“When I get frustrated, when I’ve had a bad day, being able to talk to someone, to vent, to get advice or just have someone who understands because they’ve been there is critical,” said Cline, a member of the Special Kids Foundation and the mother of a special-needs daughter. “For me, support is an ongoing thing; an everyday part of my life.”
Shai Glosser, also a member of Special Kids, feels the same way. It’s the daily contact with other parents like herself, the ongoing outreach and community-based events and programs, that make the biggest difference.
“Having a close community of parents, really a community within a community, is critical,” said Glosser, who has a son with autism. “Knowing there is someone to turn to in a crisis or for information, or just to reach out to, is a wonderful thing. It’s huge.”
And that, according to Special Kids Foundation Director Lisa McBride, is what the East County organization is all about. “Every day in a variety of ways, whether behind the scenes or on the front lines, we are working to make things better for the whole family, not just the special-needs child,” said McBride. “And that’s what makes us unique.”
Since 2006, the nonprofit organization has been dedicated to promoting the education, awareness and success of all families with children of special needs through parent support programs, community events and big dreams.
Monthly support group meetings, e-mail contact, monthly newsletters and a variety of annual events including private visits with Santa each season at Smith Farms, as well as bowling leagues and baseball and soccer organizations, all combine to create a constant presence in the community – a community increasingly supportive of special-needs children and their families.
“We have so many supporters, professional and private individuals who embrace what we do and help us in so many ways with our goals and plans,” said McBride. “We feel very blessed.”
One of the foundation’s most ambitious plans includes building a facility somewhere in East County where families can go to receive services for their children, including therapy and advocacy, educational and legal information and general support. In East County alone, there are more than 5,000 children with special needs, and no nearby services.
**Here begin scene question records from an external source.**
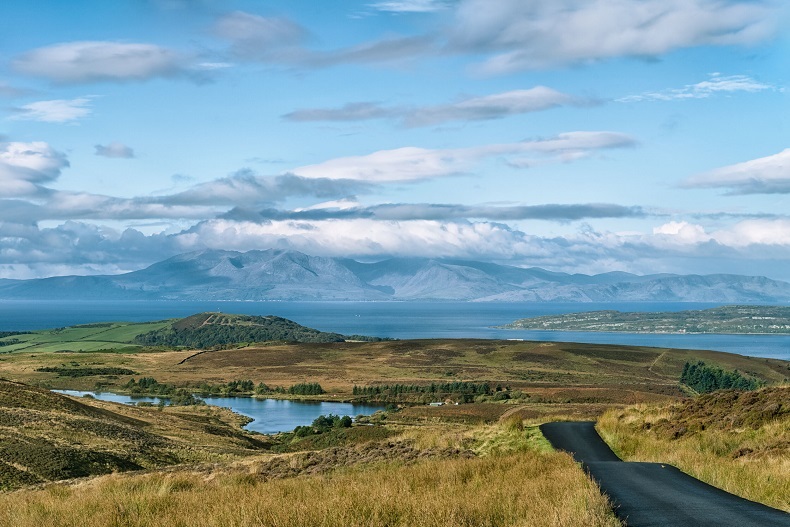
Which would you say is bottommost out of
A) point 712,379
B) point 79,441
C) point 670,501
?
point 712,379

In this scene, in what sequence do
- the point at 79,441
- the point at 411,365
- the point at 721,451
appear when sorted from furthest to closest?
the point at 411,365 < the point at 79,441 < the point at 721,451

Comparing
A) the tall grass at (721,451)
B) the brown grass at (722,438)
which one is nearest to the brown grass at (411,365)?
the brown grass at (722,438)

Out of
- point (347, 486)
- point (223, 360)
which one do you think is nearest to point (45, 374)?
point (223, 360)

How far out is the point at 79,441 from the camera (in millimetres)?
41812

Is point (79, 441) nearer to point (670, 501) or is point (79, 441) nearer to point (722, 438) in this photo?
point (722, 438)

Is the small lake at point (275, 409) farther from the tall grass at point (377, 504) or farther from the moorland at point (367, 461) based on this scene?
the tall grass at point (377, 504)

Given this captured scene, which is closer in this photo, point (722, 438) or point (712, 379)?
point (722, 438)

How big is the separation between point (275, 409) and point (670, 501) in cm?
9380

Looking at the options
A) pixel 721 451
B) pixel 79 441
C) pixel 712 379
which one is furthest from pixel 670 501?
pixel 712 379

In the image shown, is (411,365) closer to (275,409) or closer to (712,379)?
(275,409)

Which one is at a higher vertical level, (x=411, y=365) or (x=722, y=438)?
(x=722, y=438)

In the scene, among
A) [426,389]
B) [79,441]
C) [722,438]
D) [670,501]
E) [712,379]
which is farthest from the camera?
[426,389]

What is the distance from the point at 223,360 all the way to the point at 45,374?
125 ft

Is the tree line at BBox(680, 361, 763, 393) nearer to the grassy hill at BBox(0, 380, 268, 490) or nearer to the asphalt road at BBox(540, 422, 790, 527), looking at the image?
the grassy hill at BBox(0, 380, 268, 490)
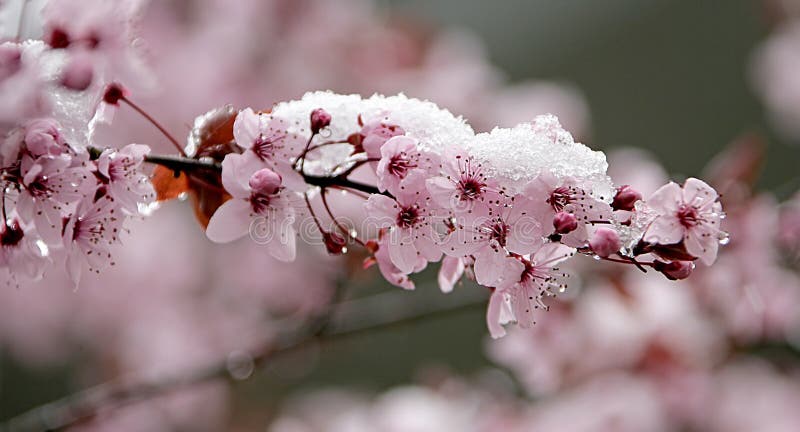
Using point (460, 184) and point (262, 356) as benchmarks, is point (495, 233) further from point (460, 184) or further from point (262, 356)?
point (262, 356)

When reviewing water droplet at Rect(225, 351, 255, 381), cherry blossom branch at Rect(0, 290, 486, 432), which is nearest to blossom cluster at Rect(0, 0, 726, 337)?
cherry blossom branch at Rect(0, 290, 486, 432)

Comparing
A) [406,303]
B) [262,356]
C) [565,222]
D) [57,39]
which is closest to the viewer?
[565,222]

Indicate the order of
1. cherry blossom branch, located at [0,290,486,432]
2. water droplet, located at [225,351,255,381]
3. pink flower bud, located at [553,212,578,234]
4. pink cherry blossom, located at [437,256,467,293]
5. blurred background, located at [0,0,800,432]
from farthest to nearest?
blurred background, located at [0,0,800,432]
water droplet, located at [225,351,255,381]
cherry blossom branch, located at [0,290,486,432]
pink cherry blossom, located at [437,256,467,293]
pink flower bud, located at [553,212,578,234]

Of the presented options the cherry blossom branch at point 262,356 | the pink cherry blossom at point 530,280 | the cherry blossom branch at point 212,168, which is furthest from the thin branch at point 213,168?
the cherry blossom branch at point 262,356

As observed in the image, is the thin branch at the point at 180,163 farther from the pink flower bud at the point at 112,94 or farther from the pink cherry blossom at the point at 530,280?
the pink cherry blossom at the point at 530,280

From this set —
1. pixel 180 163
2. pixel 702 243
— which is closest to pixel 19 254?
pixel 180 163

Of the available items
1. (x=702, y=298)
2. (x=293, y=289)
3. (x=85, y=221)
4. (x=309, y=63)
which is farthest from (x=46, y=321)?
(x=85, y=221)

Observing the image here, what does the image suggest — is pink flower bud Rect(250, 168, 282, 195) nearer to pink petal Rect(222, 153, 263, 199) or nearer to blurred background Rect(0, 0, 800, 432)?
pink petal Rect(222, 153, 263, 199)
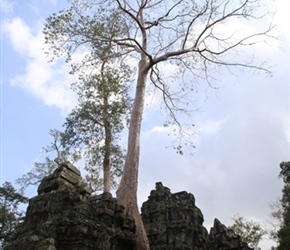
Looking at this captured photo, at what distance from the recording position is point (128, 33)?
39.0ft

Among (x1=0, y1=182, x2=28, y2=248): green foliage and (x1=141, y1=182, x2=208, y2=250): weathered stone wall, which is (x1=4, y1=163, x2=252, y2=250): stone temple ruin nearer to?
(x1=141, y1=182, x2=208, y2=250): weathered stone wall

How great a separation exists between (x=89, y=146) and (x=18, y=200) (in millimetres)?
10128

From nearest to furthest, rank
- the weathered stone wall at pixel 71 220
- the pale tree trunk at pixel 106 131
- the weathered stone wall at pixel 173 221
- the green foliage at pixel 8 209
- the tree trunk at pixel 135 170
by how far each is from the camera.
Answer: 1. the weathered stone wall at pixel 71 220
2. the tree trunk at pixel 135 170
3. the weathered stone wall at pixel 173 221
4. the pale tree trunk at pixel 106 131
5. the green foliage at pixel 8 209

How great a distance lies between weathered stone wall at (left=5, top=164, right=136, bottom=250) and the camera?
527 centimetres

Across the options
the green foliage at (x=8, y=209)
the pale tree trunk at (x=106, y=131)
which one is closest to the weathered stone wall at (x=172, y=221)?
the pale tree trunk at (x=106, y=131)

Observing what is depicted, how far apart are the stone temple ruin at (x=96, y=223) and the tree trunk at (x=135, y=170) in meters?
0.58

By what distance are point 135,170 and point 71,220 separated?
11.5ft

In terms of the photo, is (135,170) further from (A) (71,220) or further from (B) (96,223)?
(A) (71,220)

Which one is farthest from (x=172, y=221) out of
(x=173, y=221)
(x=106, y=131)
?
Answer: (x=106, y=131)

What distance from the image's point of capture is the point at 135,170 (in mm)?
8836

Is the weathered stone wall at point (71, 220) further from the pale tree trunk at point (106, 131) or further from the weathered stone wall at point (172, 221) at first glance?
the pale tree trunk at point (106, 131)

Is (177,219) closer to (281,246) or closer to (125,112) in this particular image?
(125,112)

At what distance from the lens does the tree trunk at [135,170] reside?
7.51m

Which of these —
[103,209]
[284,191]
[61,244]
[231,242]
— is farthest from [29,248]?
[284,191]
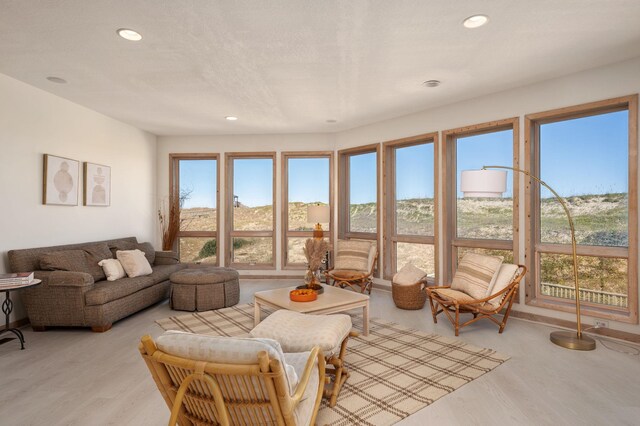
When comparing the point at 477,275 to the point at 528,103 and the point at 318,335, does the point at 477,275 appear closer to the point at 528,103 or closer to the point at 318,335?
the point at 528,103

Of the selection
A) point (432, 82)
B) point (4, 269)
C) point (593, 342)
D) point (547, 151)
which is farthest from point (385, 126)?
point (4, 269)

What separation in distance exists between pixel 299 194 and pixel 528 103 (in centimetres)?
401

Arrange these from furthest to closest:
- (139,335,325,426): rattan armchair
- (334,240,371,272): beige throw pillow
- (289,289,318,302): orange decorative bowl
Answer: (334,240,371,272): beige throw pillow < (289,289,318,302): orange decorative bowl < (139,335,325,426): rattan armchair

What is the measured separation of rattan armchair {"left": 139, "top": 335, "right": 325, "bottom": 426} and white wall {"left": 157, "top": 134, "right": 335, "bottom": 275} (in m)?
5.15

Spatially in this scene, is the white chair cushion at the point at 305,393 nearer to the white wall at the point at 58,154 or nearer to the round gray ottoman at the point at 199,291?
the round gray ottoman at the point at 199,291

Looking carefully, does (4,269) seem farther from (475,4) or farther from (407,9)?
(475,4)

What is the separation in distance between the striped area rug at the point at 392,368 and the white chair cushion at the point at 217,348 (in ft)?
3.46

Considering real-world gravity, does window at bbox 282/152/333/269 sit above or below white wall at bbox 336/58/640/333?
below

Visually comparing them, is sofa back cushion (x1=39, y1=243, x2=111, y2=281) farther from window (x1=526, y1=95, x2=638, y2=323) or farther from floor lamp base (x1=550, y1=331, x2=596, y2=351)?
window (x1=526, y1=95, x2=638, y2=323)

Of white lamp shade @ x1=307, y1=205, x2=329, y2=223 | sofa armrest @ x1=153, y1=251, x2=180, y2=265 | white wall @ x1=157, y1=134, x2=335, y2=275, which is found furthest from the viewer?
white wall @ x1=157, y1=134, x2=335, y2=275

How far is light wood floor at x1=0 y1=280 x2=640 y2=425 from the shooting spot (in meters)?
2.23

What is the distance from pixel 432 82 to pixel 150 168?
203 inches

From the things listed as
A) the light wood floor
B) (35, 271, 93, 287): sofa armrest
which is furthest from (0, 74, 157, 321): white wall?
the light wood floor

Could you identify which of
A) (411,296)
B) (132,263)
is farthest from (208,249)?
(411,296)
The foundation believed it had found a home for its center at the Delta Family YMCA in Oakley, but the local chapter abruptly filed bankruptcy a few months ago and plans for the center were shut down. Included in the foundation’s plans for the center was the construction of an all-abilities playground – a joint venture between the City of Oakley and the YMCA and for which Special Kids had been raising funds.
But the good news is that the playground is still on the city’s radar and plans for its construction continue to move ahead. “We’re looking forward to collaborating on the all-abilities playground,“ said McBride. “That’s something that we’re all looking forward to and are excited to help in whatever ways we can.
“We’re also aggressively pursuing the search to find a space (for the center) where we can start providing services. I’m very optimistic that even with the economic downturn we’ve all been going through, people are still driven to find creative ways to make things work – and we will too. Whether it means starting small with a few rooms, then that’s OK. We’re getting our toes in the water and getting started. We’re in a good place.”
And families of the foundation are in a good place, too. “This (the foundation) has been a great thing for me, for all of us,” said Cline. “It’s been so freeing to have something to do and places to go where we don’t feel like we have to stay at home or worry about how our child is going to behave or act. Everyone is always ready to offer support, advice and help, and what is so wonderful is that everyone’s successes are your successes, too. It’s really an amazing group.”